* _Source passage_:
-- START --

Question put and agreed to.
Resolved,
That this House has considered the investigation of business banking fraud.
(6 years, 7 months ago)
Commons ChamberI congratulate the hon. Member for East Lothian (Martin Whitfield) on securing this debate, and I pay tribute to my hon. Friend the Member for Thirsk and Malton (Kevin Hollinrake) who chairs the all-party group on fair business banking and finance.
I would normally begin by saying what a pleasure it is to speak in such a debate, but although it is always a pleasure to speak with you in the Chair, Madam Deputy Speaker, I do not feel that such a sentiment is appropriate, given the seriousness of the issues we are discussing. It is clearly far from a pleasure for thousands of business owners up and down the country who have had their lives and livelihoods destroyed by a broken, and in places rotten, banking system. As I have done previously, I shall refer in particular to one of my constituents, Mr Eric Topping, whose business was destroyed by the iniquity we are debating today.
There is clearly no easy solution to the mess we are in—it is hard to find a solution to get the redress that so many victims deserve, to rebuild crushed livelihoods, or to restore public faith in the system. There are, however, three steps to take, each of which might help in part. First, we need some form of acknowledgement that what my constituent, Mr Topping, has suffered is an outrage and an injustice. His complaint was dismissed out of hand because the issue occurred in 1998, and therefore outside the “relevant period” that was set arbitrarily at between 2008 and 2013. Whatever form of redress the Government, regulators or banks come up with, they must consider events before 2008 and the narrow scope of the FCA’s skilled persons reports. They must also look beyond RBS GRG, and into its precursor bodies such as the “specialised lending service”, and any other sham department, in whatever bank, that was engaged in systematic and organised fraudulent asset stripping.
Secondly, it is clear that the Financial Ombudsmen Service lacks teeth as a method of redress, given that in most instances it can look only at cases involving microbusinesses with 10 employees or fewer. With claims capped at £150,000, thousands of SMEs affected by this scandal cannot apply. There is a clear problem for businesses with more than 10 employees, as their only option is to go to the courts. That is too expensive and places small businesses against international financial institutions, which is a complete mismatch.
In a move that would be laughable if it were not so unjust, in the bank’s final letter to Mr Topping, RBS’s director of operations suggested that he seek redress through the Financial Ombudsmen Service, and helpfully enclosed a leaflet to that effect. RBS knew, however, that Mr Topping’s business was too large to come within the scope of the ombudsmen’s remit, and by suggesting such a move it was either incompetent in its advice or it was simply mocking him—I am not sure which is worse.
Proposals for enlarging the remit of the ombudsman are not the answer—as I have said, it lacks teeth—and there is a gap in the current structure that must be filled. It is necessary to have a completely independent system or tribunal that sits outside the regulatory structure and has sufficient powers and knowledge to deal with complex financial disputes that include contracts, insolvency and all associated issues. Such a system must be able to address the backlog of legacy cases and ensure that those who have been mistreated are given an outlet through which their grievances can be heard, and suitable redress awarded. Any system will need to address the statute of limitations so that victims are not barred from taking action.

-- END --

Scene-based spatial questions:
-- START --

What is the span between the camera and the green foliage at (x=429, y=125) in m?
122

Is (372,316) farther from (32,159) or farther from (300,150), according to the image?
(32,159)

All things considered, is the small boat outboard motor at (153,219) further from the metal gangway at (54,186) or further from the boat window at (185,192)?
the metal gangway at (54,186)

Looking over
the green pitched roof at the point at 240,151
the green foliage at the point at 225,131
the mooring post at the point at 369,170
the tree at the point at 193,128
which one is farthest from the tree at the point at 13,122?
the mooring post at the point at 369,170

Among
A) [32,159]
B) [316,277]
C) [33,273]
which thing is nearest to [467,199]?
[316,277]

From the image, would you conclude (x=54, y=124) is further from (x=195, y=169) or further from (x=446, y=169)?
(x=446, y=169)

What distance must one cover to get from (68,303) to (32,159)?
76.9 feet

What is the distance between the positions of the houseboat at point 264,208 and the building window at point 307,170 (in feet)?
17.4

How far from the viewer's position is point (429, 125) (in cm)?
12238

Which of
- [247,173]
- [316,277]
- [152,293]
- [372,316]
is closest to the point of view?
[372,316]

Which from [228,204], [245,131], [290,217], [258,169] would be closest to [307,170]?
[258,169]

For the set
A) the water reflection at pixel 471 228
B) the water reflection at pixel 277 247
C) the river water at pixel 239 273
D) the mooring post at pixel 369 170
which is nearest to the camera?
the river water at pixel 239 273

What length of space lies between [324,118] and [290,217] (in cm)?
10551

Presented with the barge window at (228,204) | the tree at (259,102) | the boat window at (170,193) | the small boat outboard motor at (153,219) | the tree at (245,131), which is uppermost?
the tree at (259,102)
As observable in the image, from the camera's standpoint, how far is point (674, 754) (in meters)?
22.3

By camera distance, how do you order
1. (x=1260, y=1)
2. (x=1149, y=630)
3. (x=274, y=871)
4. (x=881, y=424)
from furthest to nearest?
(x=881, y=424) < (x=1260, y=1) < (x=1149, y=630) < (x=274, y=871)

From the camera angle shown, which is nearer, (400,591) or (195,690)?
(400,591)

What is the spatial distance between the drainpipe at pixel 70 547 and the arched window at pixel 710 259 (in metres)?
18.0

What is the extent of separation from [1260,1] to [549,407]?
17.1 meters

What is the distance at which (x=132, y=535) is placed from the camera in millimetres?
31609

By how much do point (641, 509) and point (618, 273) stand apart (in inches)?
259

-- END --

* _Tasks and exercises_:
- a) Rewrite the part of the business banking fraud debate from "Proposals for enlarging" up to and including "from taking action.", changing "tribunal" to "commission".
- b) In the business banking fraud debate, in what year did the issue behind Mr Topping's complaint occur?
- c) Continue the business banking fraud debate from its last sentence.

* _Results_:
- a)
Proposals for enlarging the remit of the ombudsman are not the answer—as I have said, it lacks teeth—and there is a gap in the current structure that must be filled. It is necessary to have a completely independent system or commission that sits outside the regulatory structure and has sufficient powers and knowledge to deal with complex financial disputes that include contracts, insolvency and all associated issues. Such a system must be able to address the backlog of legacy cases and ensure that those who have been mistreated are given an outlet through which their grievances can be heard, and suitable redress awarded. Any system will need to address the statute of limitations so that victims are not barred from taking action.

- b) 1998

- c)
Finally, as I have said, these issues are no longer just about RBS or even the banks themselves, and it is clear that we have had a systemic failure. This issue has become too wide ranging for either the Treasury, the Business, Energy and Industrial Strategy Committee, or even the excellent all-party group on fair business banking and finance to deal with, and it is now of such scale and complexity that it demands a full public inquiry. A scandal such as this, just like LIBOR before it, is yet another reason why people and businesses lose faith in the banking sector. Faith in the banks is essential for faith in our whole economy, but SMEs, which are the lifeblood of that economy, are now reluctant to borrow from such institutions. A full public inquiry would be to the benefit of financial institutions, the business community and the wider economy. We must draw a line under the past, obtain redress for our constituents who have been the victims of financial misconduct and create an environment in which trust in financial institutions can be restored.
(6 years, 7 months ago)
Ministerial CorrectionsNo. The Government are pursuing a Brexit that protects British jobs, British businesses and British prosperity, as the hon. Gentleman well knows. We have protected school funding so that it will rise in real terms per pupil next year, and as we move to the fair funding formula for schools, every authority will be funded to enable every school to receive a cash increase. The police settlement on which the House recently voted provides £450 million of additional resource for police forces across the country. We have protected police budgets since 2015.
The following is an extract from the Chancellor of the Exchequer’s spring statement on 13 March 2018.
My right hon. Friend has struck the right balance between the need for financial discipline and the justifiable need for investment in public services. With that in mind, will he ensure in the autumn Budget that additional funds are provided for schools to ensure the successful implementation of the national funding formula, which we welcomed in Stockport?
When she was Education Secretary, my right hon. Friend the Member for Putney (Justine Greening) announced that the fair funding formula would be introduced in a way that would protect per capita spending per pupil, and we would guarantee that every school would receive a cash-terms increase. That guarantee stands today.
[Official Report, 13 March 2018, Vol. 637, c. 742.]
Letter of correction from Mr Philip Hammond:
An error has been identified in the response that I gave to my hon. Friend the Member for Hazel Grove (Mr Wragg).
The correct response should have been:
(6 years, 9 months ago)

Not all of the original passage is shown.